I don't buy the line that military strikes (as long as we're talking a weeks-long campaign and not a one-shot strike over in a matter of minutes or hours) can do no good. We can definitely buy time at the very least. I don't even rule out that a relatively short-duration strike could buy at least some time.
Nor do I buy the idea that Iranians will automatically rally to the regime. Or at least they won't rally for very long before returning to opposition and perhaps opposing the regime even more for inviting attacks on them. And as I've written many times, if we fail to strike, I'll take no comfort knowing that most Iranians are really, really sad that their mullahs nuked Charleston using a nuke in a box (or some other port city).
Further, I don't think the threat of Iran retaliating in Iraq or Afghanistan is much of a threat. If Iran could destabilize the situation more in either place, they'd have done it, in my view. Especially in Iraq, the fact is we beat the Iranians and stopped their best efforts to destabilize Iraq.
I also don't think that Iran can be deterred much.
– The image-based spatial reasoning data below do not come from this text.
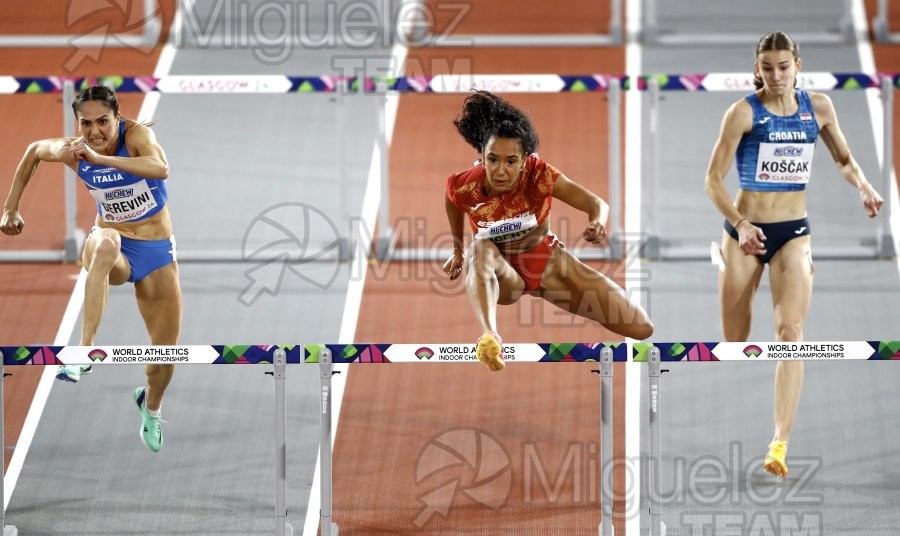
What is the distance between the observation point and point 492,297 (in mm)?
7289

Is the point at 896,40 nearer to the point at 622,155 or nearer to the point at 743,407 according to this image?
the point at 622,155

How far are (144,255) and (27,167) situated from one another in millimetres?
660

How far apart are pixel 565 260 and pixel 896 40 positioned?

Even if Iran never uses a nuke, given how much terror they sponsor now without nukes, how much more aggressive and dangerous would they be if they had the protection of their own nukes to deter us? At worst, the usually cautious Persians might be controlled by mullahs proud to take an Israeli nuclear retaliation for the Islamic team if they get to go down in history as the ones that smashed Israel in a nuclear fireball.
As for applying sanctions, by 2001 Saddam in Iraq had undermined sanctions so much that we were about to lose them. That was the impetus for our whole "smart sanctions" proposal. Knowing that Saddam had successfully portrayed our sanctions as killing babies in Iraq, the will of the international community (bolsetered by oil-for-food bribes paid by Sadddam) was breaking and not Iraq. How much more effectively will Iran be able to break sanctions when they have nuclear weapons to brandish?
And we haven't even touched on the proliferation issue. Even if it is safe to allow Iran to go nuclear (perhaps arguing that Israel has never used their unacknowledged nukes), what will the risk of atomic war be when Iran, Saudi Arabia, Turkey, Israel, and Egypt all have nukes? And Pakistan and India are nearby, too, adding to the danger of one nuke setting off chain reactions.
I'd much rather risk the wrath of Iran for attacking their nukes than risk that Iran is a sane regime that can be deterred or that we can contain the results of Iran getting nuclear weapons. If sanctions don't stop Iran soon--or if we can't get hard sanctions now because of Russian and Chinese objections--we need to start the clock on bombing Iran.
And if it makes you feel better, I bet President Obama would get another peace prize for bombing Iran.